Albert HoffmannDie Droge, deren Synthetisierung er erfunden hat, weist auf eine der Grundparadoxien moderner und postmoderner Gesellschaften hin. Denn LSD, so hat Albert Hofmann noch in einem 2006 erschienen Interview im Magazin »Der Freund« verlautbart, war für den Wissenschaftler Hofmann noch in der Gegenwart die ideale Droge. Dieser Meinung folgte jedoch sofort die entscheidende Einschränkung. LSD, so Hoffmann, fehle der sakrale Raum in der Gesellschaft. Und auch diese Diskrepanz verweist wieder auf ein metaphysisches Aufschnitt-ohne-Brot-Dilemma, denn die Droge, die gibt es ja noch, auch wenn sie im Zuge weltweiter Repressionen gegen die aufstrebende Gegenkultur in den Sechziger Jahren verboten wurde. Ausnahmslos und weltweit, was noch nicht einmal für Morphium und Opium gilt.

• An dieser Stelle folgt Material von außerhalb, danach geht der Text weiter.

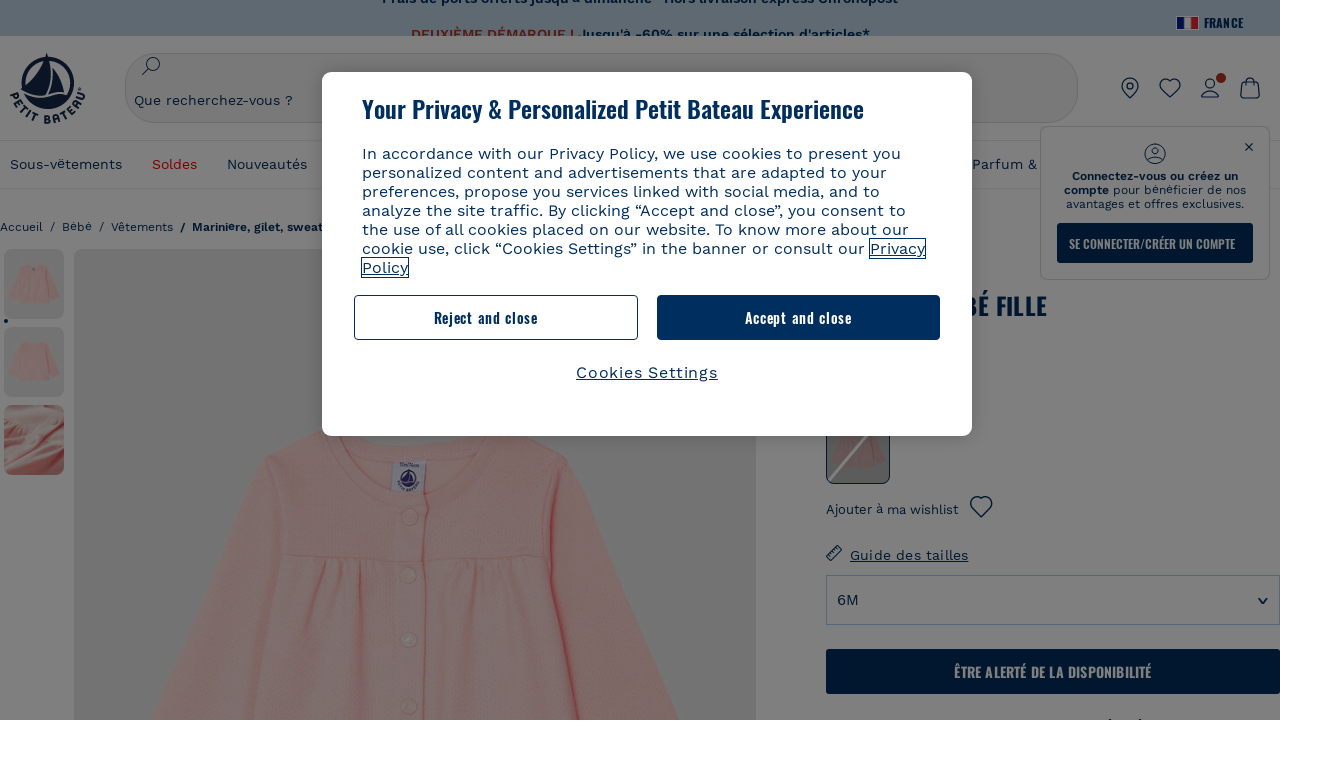

--- FILE ---
content_type: text/javascript; charset=utf-8
request_url: https://p.cquotient.com/pebble?tla=bckl-PB_FR&activityType=viewProduct&callback=CQuotient._act_callback0&cookieId=abPptPAQz230a62H8TimJQulVK&userId=&emailId=&product=id%3A%3A55416%7C%7Csku%3A%3A5541601010%7C%7Ctype%3A%3A%7C%7Calt_id%3A%3A&realm=BCKL&siteId=PB_FR&instanceType=prd&locale=fr_FR&referrer=&currentLocation=https%3A%2F%2Fwww.petit-bateau.fr%2Fbebe%2Fvetements%2Fmariniere-gilet-sweatshirt%2Fcardigan-bebe-fille-minois%2F5541601010.html&ls=true&_=1768689055992&v=v3.1.3&fbPixelId=__UNKNOWN__&json=%7B%22cookieId%22%3A%22abPptPAQz230a62H8TimJQulVK%22%2C%22userId%22%3A%22%22%2C%22emailId%22%3A%22%22%2C%22product%22%3A%7B%22id%22%3A%2255416%22%2C%22sku%22%3A%225541601010%22%2C%22type%22%3A%22%22%2C%22alt_id%22%3A%22%22%7D%2C%22realm%22%3A%22BCKL%22%2C%22siteId%22%3A%22PB_FR%22%2C%22instanceType%22%3A%22prd%22%2C%22locale%22%3A%22fr_FR%22%2C%22referrer%22%3A%22%22%2C%22currentLocation%22%3A%22https%3A%2F%2Fwww.petit-bateau.fr%2Fbebe%2Fvetements%2Fmariniere-gilet-sweatshirt%2Fcardigan-bebe-fille-minois%2F5541601010.html%22%2C%22ls%22%3Atrue%2C%22_%22%3A1768689055992%2C%22v%22%3A%22v3.1.3%22%2C%22fbPixelId%22%3A%22__UNKNOWN__%22%7D
body_size: 394
content:
/**/ typeof CQuotient._act_callback0 === 'function' && CQuotient._act_callback0([{"k":"__cq_uuid","v":"abPptPAQz230a62H8TimJQulVK","m":34128000},{"k":"__cq_bc","v":"%7B%22bckl-PB_FR%22%3A%5B%7B%22id%22%3A%2255416%22%2C%22sku%22%3A%225541601010%22%7D%5D%7D","m":2592000},{"k":"__cq_seg","v":"0~0.00!1~0.00!2~0.00!3~0.00!4~0.00!5~0.00!6~0.00!7~0.00!8~0.00!9~0.00","m":2592000}]);

--- FILE ---
content_type: text/javascript; charset=utf-8
request_url: https://p.cquotient.com/pebble?tla=bckl-PB_FR&activityType=viewReco&callback=CQuotient._act_callback2&cookieId=abPptPAQz230a62H8TimJQulVK&userId=&emailId=&products=id%3A%3AA0DSQ%7C%7Csku%3A%3A%7C%7Ctype%3A%3Avgroup%7C%7Calt_id%3A%3AA0DSQ01%3B%3Bid%3A%3AA0EFT%7C%7Csku%3A%3A%7C%7Ctype%3A%3Avgroup%7C%7Calt_id%3A%3AA0EFT03%3B%3Bid%3A%3AA0DSN%7C%7Csku%3A%3A%7C%7Ctype%3A%3Avgroup%7C%7Calt_id%3A%3AA0DSN01%3B%3Bid%3A%3AA0D8H%7C%7Csku%3A%3A%7C%7Ctype%3A%3Avgroup%7C%7Calt_id%3A%3AA0D8H00%3B%3Bid%3A%3AA0DF5%7C%7Csku%3A%3A%7C%7Ctype%3A%3Avgroup%7C%7Calt_id%3A%3AA0DF501%3B%3Bid%3A%3AA0D6C%7C%7Csku%3A%3A%7C%7Ctype%3A%3Avgroup%7C%7Calt_id%3A%3AA0D6C03%3B%3Bid%3A%3AA0E7C%7C%7Csku%3A%3A%7C%7Ctype%3A%3Avgroup%7C%7Calt_id%3A%3AA0E7C01%3B%3Bid%3A%3AA0DT8%7C%7Csku%3A%3A%7C%7Ctype%3A%3Avgroup%7C%7Calt_id%3A%3AA0DT801%3B%3Bid%3A%3AA0D6C%7C%7Csku%3A%3A%7C%7Ctype%3A%3Avgroup%7C%7Calt_id%3A%3AA0D6C03%3B%3Bid%3A%3AA0E9P%7C%7Csku%3A%3A%7C%7Ctype%3A%3Avgroup%7C%7Calt_id%3A%3AA0E9P01%3B%3Bid%3A%3AA0D2G%7C%7Csku%3A%3A%7C%7Ctype%3A%3Avgroup%7C%7Calt_id%3A%3AA0D2G00%3B%3Bid%3A%3AA0CXB%7C%7Csku%3A%3A%7C%7Ctype%3A%3Avgroup%7C%7Calt_id%3A%3AA0CXB00%3B%3Bid%3A%3AA0EK3%7C%7Csku%3A%3A%7C%7Ctype%3A%3Avgroup%7C%7Calt_id%3A%3AA0EK300%3B%3Bid%3A%3AA0CSB%7C%7Csku%3A%3A%7C%7Ctype%3A%3Avgroup%7C%7Calt_id%3A%3AA0CSB01%3B%3Bid%3A%3AA0D6G%7C%7Csku%3A%3A%7C%7Ctype%3A%3Avgroup%7C%7Calt_id%3A%3AA0D6G01%3B%3Bid%3A%3AA0EEW%7C%7Csku%3A%3A%7C%7Ctype%3A%3Avgroup%7C%7Calt_id%3A%3AA0EEW01&recommenderName=__UNDEFINED__&realm=BCKL&siteId=PB_FR&instanceType=prd&locale=fr_FR&slotId=&slotConfigId=&slotConfigTemplate=&referrer=&currentLocation=https%3A%2F%2Fwww.petit-bateau.fr%2Fbebe%2Fvetements%2Fmariniere-gilet-sweatshirt%2Fcardigan-bebe-fille-minois%2F5541601010.html&ls=true&_=1768689056884&v=v3.1.3&fbPixelId=__UNKNOWN__&__cq_uuid=abPptPAQz230a62H8TimJQulVK&__cq_seg=0~0.00!1~0.00!2~0.00!3~0.00!4~0.00!5~0.00!6~0.00!7~0.00!8~0.00!9~0.00&bc=%7B%22bckl-PB_FR%22%3A%5B%7B%22id%22%3A%2255416%22%2C%22sku%22%3A%225541601010%22%7D%5D%7D
body_size: 163
content:
/**/ typeof CQuotient._act_callback2 === 'function' && CQuotient._act_callback2([{"k":"__cq_uuid","v":"abPptPAQz230a62H8TimJQulVK","m":34128000}]);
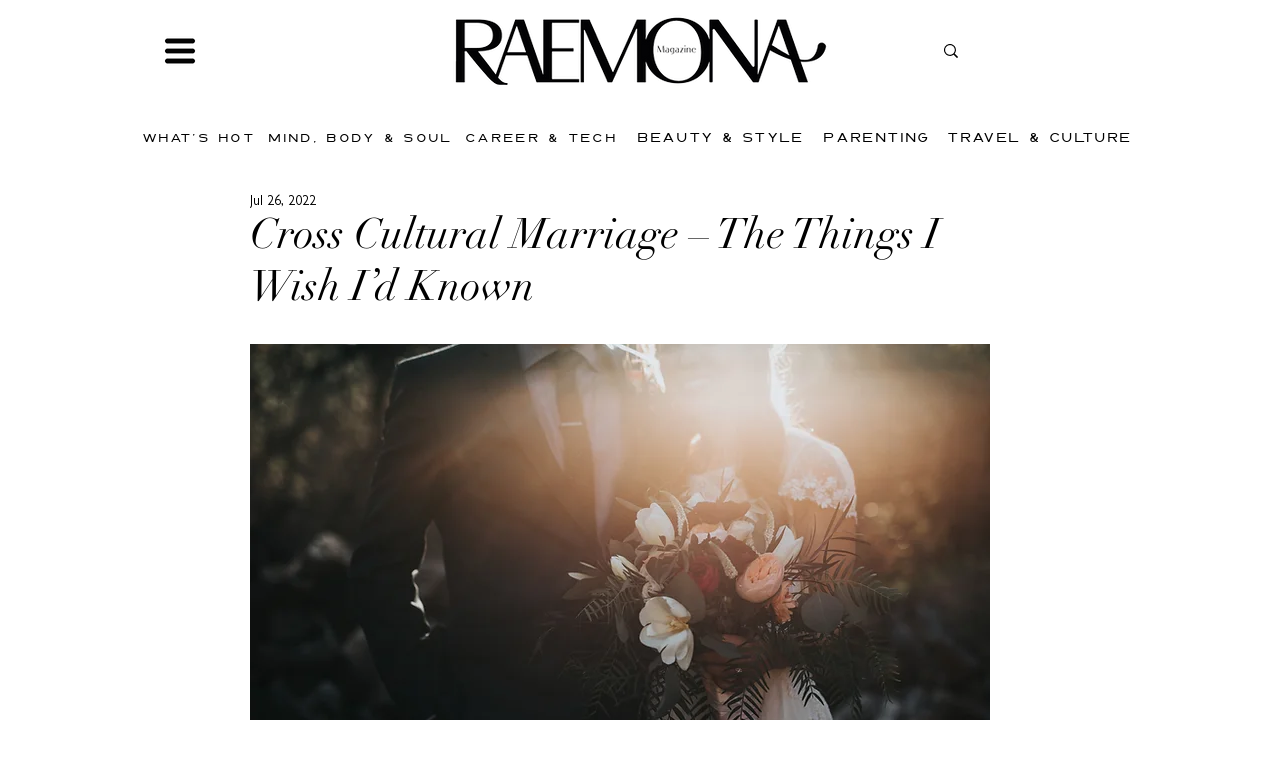

--- FILE ---
content_type: text/html; charset=utf-8
request_url: https://www.google.com/recaptcha/api2/aframe
body_size: 267
content:
<!DOCTYPE HTML><html><head><meta http-equiv="content-type" content="text/html; charset=UTF-8"></head><body><script nonce="D7gQNHSlTRlyiocjwZyBPQ">/** Anti-fraud and anti-abuse applications only. See google.com/recaptcha */ try{var clients={'sodar':'https://pagead2.googlesyndication.com/pagead/sodar?'};window.addEventListener("message",function(a){try{if(a.source===window.parent){var b=JSON.parse(a.data);var c=clients[b['id']];if(c){var d=document.createElement('img');d.src=c+b['params']+'&rc='+(localStorage.getItem("rc::a")?sessionStorage.getItem("rc::b"):"");window.document.body.appendChild(d);sessionStorage.setItem("rc::e",parseInt(sessionStorage.getItem("rc::e")||0)+1);localStorage.setItem("rc::h",'1769276649354');}}}catch(b){}});window.parent.postMessage("_grecaptcha_ready", "*");}catch(b){}</script></body></html>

So bewegte sich der Chemiker und Bewusstseinsforscher Albert Hofmann, der am 11. Januar 1906 in Baden in der Schweiz geboren wurde, im Spannungsfeld: Gegen die Prohibition des 1943 von ihm erstmals synthetisierten Lysergsäurediäthylamid kämpfte er ebenso wie für einen (selbst-)reflexiven Gebrauch der  Bewusstseinsdroge. Die Klassiker der Gegenkultur der Sixties wie zum Beispiel Ginsberg und Kesey wusste er ebenso an seiner Seite wie den LSD-Propagandisten Cary Grant oder den stilbewussten, hochindividualistischen Erzreaktionär Jünger. Die Popkultur ist undenkbar ohne LSD, schließlich wurden prägende Sounds, Bilder und Images auf LSD erzeugt. Drogenrock gäbe es wohl nur in der kalten Heroin-Variante, die Beatles hätten sich niemals Fantasie-Uniformen angezogen, und der Smiley, Signum der Selbstliebe…

    Im Alter von 102 Jahren verstarb Albert Hoffmann am Dienstag, den 29. April an einem Herzinfarkt. Er durfte noch miterleben, wie in den vergangenen Jahren das LSD in Medizin und Therapie eine behutsam in Gang gesetzte Wiederanerkennung erfuhr.